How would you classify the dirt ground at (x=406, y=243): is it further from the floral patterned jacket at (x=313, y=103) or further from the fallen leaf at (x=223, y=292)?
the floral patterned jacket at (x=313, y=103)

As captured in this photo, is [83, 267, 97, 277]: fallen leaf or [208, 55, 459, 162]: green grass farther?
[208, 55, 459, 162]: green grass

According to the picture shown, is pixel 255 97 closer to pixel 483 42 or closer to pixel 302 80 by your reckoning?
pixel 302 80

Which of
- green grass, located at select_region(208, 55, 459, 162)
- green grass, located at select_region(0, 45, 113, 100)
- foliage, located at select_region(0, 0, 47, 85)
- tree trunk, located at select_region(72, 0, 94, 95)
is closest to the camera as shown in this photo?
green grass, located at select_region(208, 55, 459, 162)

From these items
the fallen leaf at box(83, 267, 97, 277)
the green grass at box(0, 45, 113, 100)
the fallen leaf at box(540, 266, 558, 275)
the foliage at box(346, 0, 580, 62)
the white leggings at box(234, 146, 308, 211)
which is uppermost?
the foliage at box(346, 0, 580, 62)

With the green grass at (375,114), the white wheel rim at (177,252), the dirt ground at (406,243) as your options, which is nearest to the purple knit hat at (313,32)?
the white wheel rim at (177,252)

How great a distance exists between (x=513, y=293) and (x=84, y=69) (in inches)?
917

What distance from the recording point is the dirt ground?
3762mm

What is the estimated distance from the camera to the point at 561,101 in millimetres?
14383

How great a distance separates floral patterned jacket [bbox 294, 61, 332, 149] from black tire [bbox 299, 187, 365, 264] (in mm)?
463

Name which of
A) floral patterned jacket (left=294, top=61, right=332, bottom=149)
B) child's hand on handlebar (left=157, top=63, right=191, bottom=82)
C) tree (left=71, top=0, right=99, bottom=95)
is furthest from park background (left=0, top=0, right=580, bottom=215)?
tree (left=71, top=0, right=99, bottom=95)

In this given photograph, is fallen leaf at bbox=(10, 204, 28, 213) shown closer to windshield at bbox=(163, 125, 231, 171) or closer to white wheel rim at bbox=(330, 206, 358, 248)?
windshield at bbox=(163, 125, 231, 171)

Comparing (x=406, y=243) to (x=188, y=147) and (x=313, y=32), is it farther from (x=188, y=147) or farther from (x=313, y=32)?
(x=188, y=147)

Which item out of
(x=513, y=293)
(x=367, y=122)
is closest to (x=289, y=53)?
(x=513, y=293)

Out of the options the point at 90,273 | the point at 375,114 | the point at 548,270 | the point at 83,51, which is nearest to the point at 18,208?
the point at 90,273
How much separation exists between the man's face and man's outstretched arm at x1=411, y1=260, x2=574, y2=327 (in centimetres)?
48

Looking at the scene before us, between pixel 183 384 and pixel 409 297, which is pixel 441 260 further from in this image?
- - - - -
What this task involves - Rewrite all of the records above, changing every instance of "fallen leaf" to "dry leaf" and keeping everything else the same.

Solution for this problem -
How would you classify the dirt ground at (x=406, y=243): is it further from the floral patterned jacket at (x=313, y=103) or further from the dry leaf at (x=223, y=292)?
the floral patterned jacket at (x=313, y=103)

As captured in this photo, is [83, 267, 97, 277]: dry leaf or [208, 55, 459, 162]: green grass farther?
[208, 55, 459, 162]: green grass

According to the picture shown, is pixel 255 97 closer to pixel 483 42 or closer to pixel 302 80 by your reckoning?
pixel 302 80

Which of
- green grass, located at select_region(208, 55, 459, 162)
- green grass, located at select_region(0, 45, 113, 100)
- foliage, located at select_region(0, 0, 47, 85)
- tree trunk, located at select_region(72, 0, 94, 95)
is closest to the camera as shown in this photo?
green grass, located at select_region(208, 55, 459, 162)

From these items
the dry leaf at box(83, 267, 97, 277)
the green grass at box(0, 45, 113, 100)
the dry leaf at box(540, 266, 558, 275)
the foliage at box(346, 0, 580, 62)
the white leggings at box(234, 146, 308, 211)
which is uppermost?
the foliage at box(346, 0, 580, 62)

With the green grass at (375,114), the white wheel rim at (177,252), the dirt ground at (406,243) as your options, which is nearest to the purple knit hat at (313,32)?
the white wheel rim at (177,252)

How great a distance exists between (x=513, y=293) and (x=84, y=69) (in inches)?
917

What distance from the recording point is the dirt ground?
3762mm

What is the estimated distance from the camera to the point at 561,101 in millimetres?
14383

How great a distance separates floral patterned jacket [bbox 294, 61, 332, 149] from black tire [bbox 299, 187, 365, 264] (in mm)?
463

Name which of
A) floral patterned jacket (left=294, top=61, right=332, bottom=149)
B) child's hand on handlebar (left=157, top=63, right=191, bottom=82)
C) tree (left=71, top=0, right=99, bottom=95)
is furthest from park background (left=0, top=0, right=580, bottom=215)?
tree (left=71, top=0, right=99, bottom=95)

In this given photograph, is dry leaf at bbox=(10, 204, 28, 213) shown closer to windshield at bbox=(163, 125, 231, 171) or closer to white wheel rim at bbox=(330, 206, 358, 248)?
windshield at bbox=(163, 125, 231, 171)

Comparing (x=406, y=243) to (x=188, y=147) and (x=313, y=32), is it farther from (x=188, y=147) or farther from (x=313, y=32)?
(x=188, y=147)

Which item out of
(x=513, y=293)
(x=367, y=122)
is closest to (x=289, y=53)?
(x=513, y=293)

Out of the options the point at 90,273 | the point at 375,114 | the point at 548,270 | the point at 83,51, which is nearest to the point at 18,208?
the point at 90,273
How much separation exists between the man's face and man's outstretched arm at x1=411, y1=260, x2=574, y2=327 (in centimetres)?
48

Looking at the scene before us, between pixel 183 384 and pixel 409 297, which is pixel 441 260 further from in this image?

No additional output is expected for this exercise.